Gerechtshof Arnhem, 18-05-2004, AP1450, 03-01829
Gerechtshof Arnhem, 18-05-2004, AP1450, 03-01829
Gegevens
- Instantie
- Gerechtshof Arnhem
- Datum uitspraak
- 18 mei 2004
- Datum publicatie
- 21 juni 2004
- ECLI
- ECLI:NL:GHARN:2004:AP1450
- Zaaknummer
- 03-01829
Inhoudsindicatie
Ter ondersteuning van haar standpunt voert belanghebbende aan dat zij door een acute aanval van angina is getroffen waardoor zij fysiek niet in staat was de parkeermeter bij te vullen en dat derhalve sprake is van overmacht met betrekking tot het niet voldoen van de verschuldigde parkeerbelasting.
Uitspraak
Gerechtshof Arnhem
tweede enkelvoudige belastingkamer
nummer 03/01829 (parkeerbelasting)
Proces-verbaal mondelinge uitspraak
Belanghebbende : [X]
Te : [Z]
Verweerder : de heffingsambtenaar van de gemeente Arnhem (hierna: de Ambtenaar)

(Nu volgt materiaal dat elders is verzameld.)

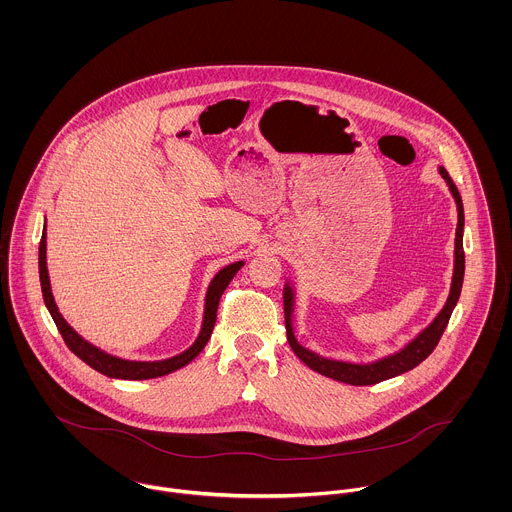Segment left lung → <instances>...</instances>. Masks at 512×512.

Aangevallen beslissing : uitspraak op bezwaar
Betreft : naheffingsaanslag parkeerbelasting 2003
Nummer : [01]
Mondelinge behandeling : op 4 mei 2004 te Arnhem
Waarbij verschenen : [belanghebbendes woordvoerster]

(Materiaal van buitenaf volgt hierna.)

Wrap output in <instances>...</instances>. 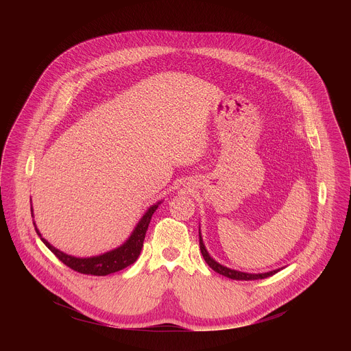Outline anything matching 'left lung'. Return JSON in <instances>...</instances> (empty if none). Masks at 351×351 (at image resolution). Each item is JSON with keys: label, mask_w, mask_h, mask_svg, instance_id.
<instances>
[{"label": "left lung", "mask_w": 351, "mask_h": 351, "mask_svg": "<svg viewBox=\"0 0 351 351\" xmlns=\"http://www.w3.org/2000/svg\"><path fill=\"white\" fill-rule=\"evenodd\" d=\"M199 230V229H198ZM198 237H199V250H202V254L206 260V263L218 274L226 276V278H230L233 280H256V279H264V278H268V276H272L275 275L276 272H279L280 269H275V271H269V272H265V274H247V272H240V271H234V269H230V268H226L223 265H221L219 263H217L214 258H211V256L208 254L207 248L203 243V237H202V233L198 232Z\"/></svg>", "instance_id": "obj_1"}]
</instances>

Waarbij niet verschenen : de Ambtenaar – hoewel overeenkomstig de wet opgeroepen – zonder kennisgeving aan het Hof
gronden:
Vaststaande feiten
1. Belanghebbende heeft de door haar gebruikte personenauto – die eigendom is van haar ouders - met het kenteken [AA-BB-00], merk Citroën, op 26 augustus 2003 tussen 16.00 en 17.00 uur geparkeerd op een parkeerplaats aan het Koningsplein te Arnhem. Ingevolge de op dat moment geldende en genoegzaam bekend gemaakte Verordening op de heffing en de invordering van parkeerbelasting 2003 van de gemeente Arnhem (hierna: de Verordening) en de daarbij behorende tarieventabel gold ter plaatse ter zake van het parkeren van een motorrijtuig een verplichting tot voldoening van parkeerbelasting.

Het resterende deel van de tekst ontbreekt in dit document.